Sundaram Mutual Fund’s (MF’s) proposal to side-pocket debentures of Dewan Housing Finance Corporation (DHFL) nearly 90 days after the ‘credit event’ had led to confusion among other fund houses, as the mechanism could not be invoked even a day after the credit event unless the regulator agreed to a one-time relaxation.
Sundaram MF, however, on Wednesday night issued a note to clarify that it won’t be going ahead with the move as it was not in line with the norms laid down by the Securities and Exchange Board of India (Sebi).
“Some fund houses have been asking Sebi to allow them one-time relaxation to side-pocket DHFL papers. But as the credit event as defined by the regulator has already lapsed, we are unable to side-pocket it.
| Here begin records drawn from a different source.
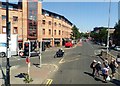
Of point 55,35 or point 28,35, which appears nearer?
point 28,35

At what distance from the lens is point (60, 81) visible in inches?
696

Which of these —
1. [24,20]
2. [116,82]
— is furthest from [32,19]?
[116,82]

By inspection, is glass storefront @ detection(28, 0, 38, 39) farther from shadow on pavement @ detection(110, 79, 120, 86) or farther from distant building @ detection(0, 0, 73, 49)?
shadow on pavement @ detection(110, 79, 120, 86)

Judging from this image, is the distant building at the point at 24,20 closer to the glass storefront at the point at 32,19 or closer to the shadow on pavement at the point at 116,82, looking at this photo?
the glass storefront at the point at 32,19

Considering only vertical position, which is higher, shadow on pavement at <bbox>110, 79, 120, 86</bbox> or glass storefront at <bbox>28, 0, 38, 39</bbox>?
glass storefront at <bbox>28, 0, 38, 39</bbox>

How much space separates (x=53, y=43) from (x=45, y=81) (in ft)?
197

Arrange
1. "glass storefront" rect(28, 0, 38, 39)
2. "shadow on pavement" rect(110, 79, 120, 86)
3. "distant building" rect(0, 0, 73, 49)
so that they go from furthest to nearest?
"glass storefront" rect(28, 0, 38, 39), "distant building" rect(0, 0, 73, 49), "shadow on pavement" rect(110, 79, 120, 86)

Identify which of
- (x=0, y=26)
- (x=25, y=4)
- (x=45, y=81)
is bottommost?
(x=45, y=81)

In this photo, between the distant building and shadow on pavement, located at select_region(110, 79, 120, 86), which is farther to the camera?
the distant building

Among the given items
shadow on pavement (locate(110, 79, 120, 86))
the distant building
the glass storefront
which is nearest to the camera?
shadow on pavement (locate(110, 79, 120, 86))

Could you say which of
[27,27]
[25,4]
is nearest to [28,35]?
[27,27]

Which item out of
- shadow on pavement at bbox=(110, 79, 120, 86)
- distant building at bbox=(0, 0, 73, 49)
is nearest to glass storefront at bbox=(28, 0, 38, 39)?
distant building at bbox=(0, 0, 73, 49)

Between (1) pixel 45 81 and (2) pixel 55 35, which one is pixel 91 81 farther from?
(2) pixel 55 35

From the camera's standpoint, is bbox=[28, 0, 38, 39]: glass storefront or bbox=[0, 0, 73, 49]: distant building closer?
bbox=[0, 0, 73, 49]: distant building
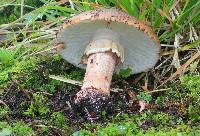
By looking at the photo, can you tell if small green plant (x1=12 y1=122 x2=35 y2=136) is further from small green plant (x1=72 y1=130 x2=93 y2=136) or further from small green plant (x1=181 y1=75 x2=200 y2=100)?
small green plant (x1=181 y1=75 x2=200 y2=100)

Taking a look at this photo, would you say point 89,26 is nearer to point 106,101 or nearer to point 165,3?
point 106,101

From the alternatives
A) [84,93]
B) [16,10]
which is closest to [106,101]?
[84,93]

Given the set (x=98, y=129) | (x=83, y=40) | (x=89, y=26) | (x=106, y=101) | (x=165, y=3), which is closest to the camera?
(x=98, y=129)

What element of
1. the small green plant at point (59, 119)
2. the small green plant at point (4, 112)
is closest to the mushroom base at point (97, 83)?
the small green plant at point (59, 119)

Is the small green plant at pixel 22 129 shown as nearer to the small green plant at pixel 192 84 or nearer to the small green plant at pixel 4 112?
the small green plant at pixel 4 112

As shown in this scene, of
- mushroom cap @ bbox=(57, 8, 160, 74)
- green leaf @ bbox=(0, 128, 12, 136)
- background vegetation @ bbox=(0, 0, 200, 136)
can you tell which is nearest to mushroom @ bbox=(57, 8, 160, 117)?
mushroom cap @ bbox=(57, 8, 160, 74)

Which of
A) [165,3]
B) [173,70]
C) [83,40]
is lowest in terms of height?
[173,70]
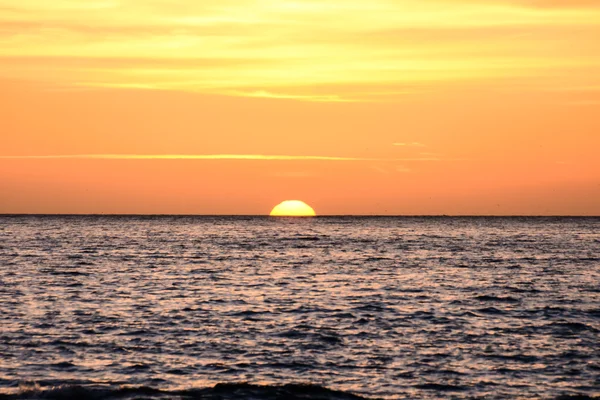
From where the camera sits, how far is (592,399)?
25031 millimetres

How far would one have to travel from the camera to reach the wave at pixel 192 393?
82.0 ft

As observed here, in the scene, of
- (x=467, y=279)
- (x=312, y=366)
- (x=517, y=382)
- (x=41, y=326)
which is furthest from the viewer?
(x=467, y=279)

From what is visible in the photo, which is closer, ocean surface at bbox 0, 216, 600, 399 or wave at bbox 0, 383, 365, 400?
wave at bbox 0, 383, 365, 400

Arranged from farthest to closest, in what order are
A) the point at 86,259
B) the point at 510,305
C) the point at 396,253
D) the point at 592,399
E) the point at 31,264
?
the point at 396,253 → the point at 86,259 → the point at 31,264 → the point at 510,305 → the point at 592,399

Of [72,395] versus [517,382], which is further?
[517,382]

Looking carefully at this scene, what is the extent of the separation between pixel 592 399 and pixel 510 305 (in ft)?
72.7

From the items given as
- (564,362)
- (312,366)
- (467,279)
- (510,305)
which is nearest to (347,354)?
(312,366)

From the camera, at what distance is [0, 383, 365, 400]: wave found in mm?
25000

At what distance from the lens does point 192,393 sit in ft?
83.9

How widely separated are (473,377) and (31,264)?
59403 mm

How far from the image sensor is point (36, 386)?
26094 mm

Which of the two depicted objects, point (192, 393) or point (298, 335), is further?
point (298, 335)

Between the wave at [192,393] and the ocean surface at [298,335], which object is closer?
the wave at [192,393]

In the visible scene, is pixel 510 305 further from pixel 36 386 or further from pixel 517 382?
pixel 36 386
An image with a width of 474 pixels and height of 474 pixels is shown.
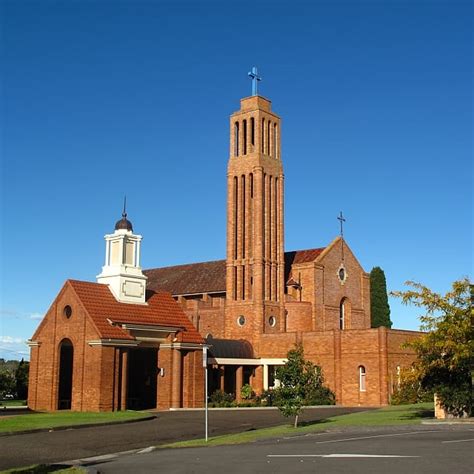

So, Sundaram MF’s proposal came as a surprise,” said senior executive of a fund house.
After the recent board meeting, Sebi Chairman Ajay Tyagi said, “Side-pocketing guidelines were introduced in December. It is not mandatory and MFs know how to go about it. They don’t need any guidance. I have nothing to say on a specific case.” Tyagi was responding to a question on allowing relaxation to MFs to use side-pocket in the case of DHFL.
According to Sebi’s December circular, a credit event is when a company’s debt papers are downgraded to below-investment grade. The non-convertible debentures (NCDs) held by Sundaram MF were downgraded from ‘BBB-’ (investment grade) to ‘D’ or default grade on June 5, 2019. Sebi’s norms indicate that the decision to side-pocket has to be taken on this day of the credit event.
However, Sundaram MF in an earlier notice had mentioned August 16, 2019 — the date of default — and didn’t make any mention of the date of downgrade to below-investment grade. The segregated portfolio was to come into effect on August 30, 2019.
In the same note, Sundaram MF also disclosed it had fully written off Rs 52.2 crore of interest and principal related to DHFL NCDs held in its schemes. The move followed DHFL’s default on certain NCDs that matured on August 16. Four schemes of the fund house had exposures to the debentures of the troubled housing finance company. These included Sundaram short-term debt fund, low-duration fund, short-term credit risk fund, and debt-oriented hybrid fund.
Overall, 160 MF schemes were exposed to DHFL as of May-end, with the industry’s aggregate exposure at Rs 4,200 crore. In June, the entire industry took sharp markdowns on DHFL exposures after rating agencies downgraded the firm’s debt papers to ‘D’ following a default.